***** Data to process *****

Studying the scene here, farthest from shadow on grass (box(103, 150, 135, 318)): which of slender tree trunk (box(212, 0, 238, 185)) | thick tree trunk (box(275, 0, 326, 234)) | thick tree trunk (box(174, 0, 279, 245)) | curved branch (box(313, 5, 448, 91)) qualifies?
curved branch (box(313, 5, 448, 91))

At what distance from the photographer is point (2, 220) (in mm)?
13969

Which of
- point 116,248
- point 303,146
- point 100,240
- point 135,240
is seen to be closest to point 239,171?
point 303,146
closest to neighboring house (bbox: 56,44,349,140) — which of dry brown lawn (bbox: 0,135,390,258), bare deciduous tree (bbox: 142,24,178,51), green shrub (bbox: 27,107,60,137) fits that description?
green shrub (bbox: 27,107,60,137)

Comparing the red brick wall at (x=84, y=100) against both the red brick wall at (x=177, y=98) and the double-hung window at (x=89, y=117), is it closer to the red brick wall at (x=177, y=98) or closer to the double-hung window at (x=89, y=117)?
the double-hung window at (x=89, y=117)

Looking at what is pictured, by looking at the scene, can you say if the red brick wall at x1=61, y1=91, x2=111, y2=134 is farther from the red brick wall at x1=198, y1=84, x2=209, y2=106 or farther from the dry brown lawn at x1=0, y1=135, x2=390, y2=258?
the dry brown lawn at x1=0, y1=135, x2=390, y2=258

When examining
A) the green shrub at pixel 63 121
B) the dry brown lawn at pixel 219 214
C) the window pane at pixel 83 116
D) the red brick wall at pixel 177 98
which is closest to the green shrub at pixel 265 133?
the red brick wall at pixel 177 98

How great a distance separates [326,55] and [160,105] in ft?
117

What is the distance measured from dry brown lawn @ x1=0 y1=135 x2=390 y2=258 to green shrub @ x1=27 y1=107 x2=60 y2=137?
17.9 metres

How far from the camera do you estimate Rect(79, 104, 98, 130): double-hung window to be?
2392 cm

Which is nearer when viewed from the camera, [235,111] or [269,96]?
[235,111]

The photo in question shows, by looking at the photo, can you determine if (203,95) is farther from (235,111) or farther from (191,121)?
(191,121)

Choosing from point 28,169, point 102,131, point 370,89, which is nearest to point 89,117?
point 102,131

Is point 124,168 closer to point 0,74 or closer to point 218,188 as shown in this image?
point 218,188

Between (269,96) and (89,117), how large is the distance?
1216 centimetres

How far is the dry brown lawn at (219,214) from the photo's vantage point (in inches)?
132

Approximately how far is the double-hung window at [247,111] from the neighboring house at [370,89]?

*****

### Aim
Transcribe all the entries, keeping each one exactly as it is.

### Completed exercise
Studying the scene here, farthest from shadow on grass (box(103, 150, 135, 318)): which of slender tree trunk (box(212, 0, 238, 185)) | thick tree trunk (box(275, 0, 326, 234)) | thick tree trunk (box(174, 0, 279, 245)) | curved branch (box(313, 5, 448, 91)) qualifies?
curved branch (box(313, 5, 448, 91))

At what distance from the photographer is point (2, 220) (in mm)?
13969

Which of
- point 116,248
- point 303,146
- point 100,240
- point 135,240
is seen to be closest to point 239,171?
point 303,146
closest to neighboring house (bbox: 56,44,349,140) — which of dry brown lawn (bbox: 0,135,390,258), bare deciduous tree (bbox: 142,24,178,51), green shrub (bbox: 27,107,60,137) fits that description?
green shrub (bbox: 27,107,60,137)

Comparing the red brick wall at (x=84, y=100) against both the red brick wall at (x=177, y=98) and the double-hung window at (x=89, y=117), is it closer to the red brick wall at (x=177, y=98) or closer to the double-hung window at (x=89, y=117)?
the double-hung window at (x=89, y=117)

Looking at what is pictured, by looking at the scene, can you say if the red brick wall at x1=61, y1=91, x2=111, y2=134 is farther from the red brick wall at x1=198, y1=84, x2=209, y2=106 or farther from the dry brown lawn at x1=0, y1=135, x2=390, y2=258?
the dry brown lawn at x1=0, y1=135, x2=390, y2=258

When examining
A) the green shrub at pixel 63 121
B) the dry brown lawn at pixel 219 214
C) the window pane at pixel 83 116
D) the red brick wall at pixel 177 98
which is closest to the green shrub at pixel 265 133?
the red brick wall at pixel 177 98

How great a distance separates [326,55] and [160,105] in ft?
117

What is the distance measured from dry brown lawn @ x1=0 y1=135 x2=390 y2=258 to green shrub @ x1=27 y1=107 x2=60 y2=137?
17.9 metres

How far from the camera do you estimate Rect(79, 104, 98, 130): double-hung window to be?
2392 cm

Which is nearer when viewed from the camera, [235,111] or [269,96]?
[235,111]

The photo in question shows, by looking at the photo, can you determine if (203,95) is farther from (235,111) or farther from (191,121)?
(191,121)

Choosing from point 28,169, point 102,131, point 370,89, which is nearest to point 89,117?
point 102,131

Is point 124,168 closer to point 0,74 or closer to point 218,188 as shown in this image?
point 218,188

Between (269,96) and (89,117), how large is the distance?
1216 centimetres

How far is the dry brown lawn at (219,214) from the photo's vantage point (in inches)?
132

Approximately how far is the double-hung window at [247,111] from the neighboring house at [370,89]?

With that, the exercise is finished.